The Hook (First 1-3 Seconds)
Your hook is your rent. If it doesn't stop the scroll, nothing else matters.
Hook types that work
| Hook Type | Example | Why It Works |
|---|---|---|
| Speed to value | Jump straight into the idea, zero intro | No "Hey guys, welcome back" — instant payoff |
| Curiosity hook | "If you've ever wondered whether..." | Brain can't scroll away from an open question |
| Authority hook | "Neuroscience shows..." / "Science says..." | Borrowed credibility = instant trust |
| Text hook | Bold text on screen with the core claim | We read faster than we listen — hits before audio |
| Visual hook | Something weird/unexpected on screen | Pattern interrupt forces the brain to pause |
| Contrast hook | "I spent $5.3M on this... now I'm letting it go" | Going one direction then flipping creates tension |
The rule: Speech to value, no intro.

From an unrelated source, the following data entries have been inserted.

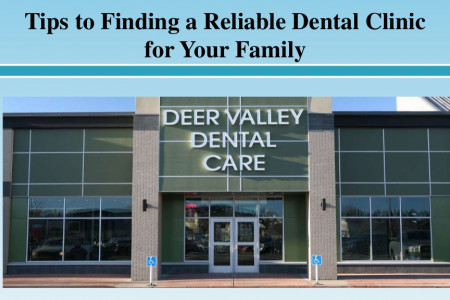 Tips to Finding a Reliable Dental Clinic for Your Family Infographic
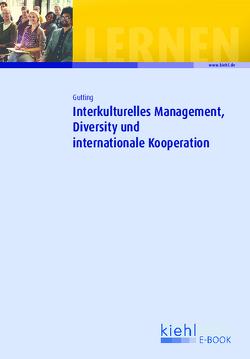 Interkulturelles Management, Diversity und internationale Kooperation von Gutting,  Doris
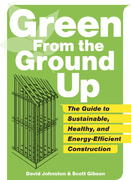 Green from the Ground Up 1st Edition 9781561589739 156158973X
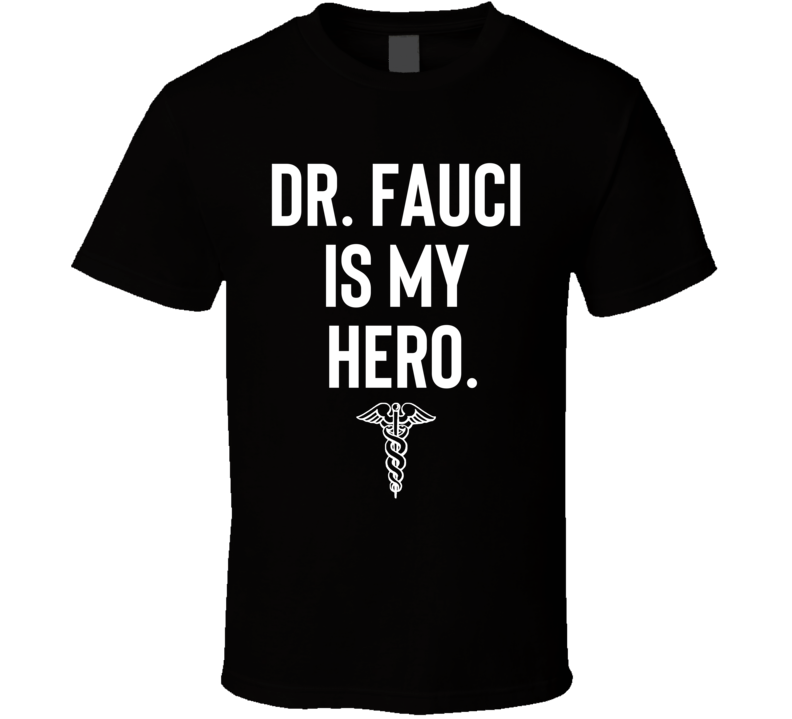 Dr Fauci Is My Hero Cool T Shirt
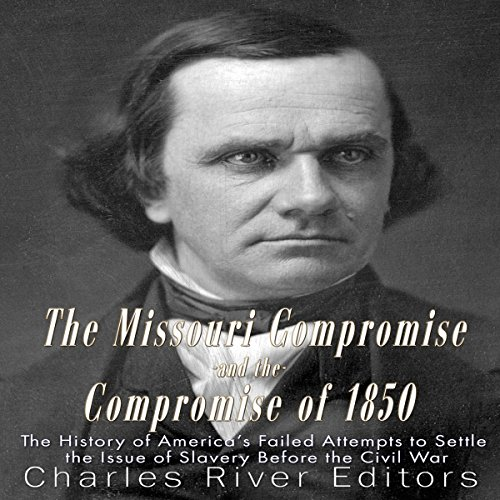 The Missouri Compromise and the Compromise of 1850 cover art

Not a single unnecessary word before the idea hits.
Pick the Right Idea (TAM)
TAM = Total Addressable Market. The #1 predictor of virality is how many people your idea applies to.
- Max TAM ideas: money, relationships, life advice, health, confidence, friendship — things every human cares about
- The formula: Take a universal topic + deliver a non-obvious take on it
- A 5-year-old and a 95-year-old should both understand the core idea
- “You got a dopamine hit because you can relate, but you've never heard it said that way” — this is the sweet spot
Ask yourself: Could my mom AND my barber both care about this? If yes, you have max TAM.
Retention: The Loop Chain
The reason people watch to the end is curiosity loops — open one, close it, immediately open another.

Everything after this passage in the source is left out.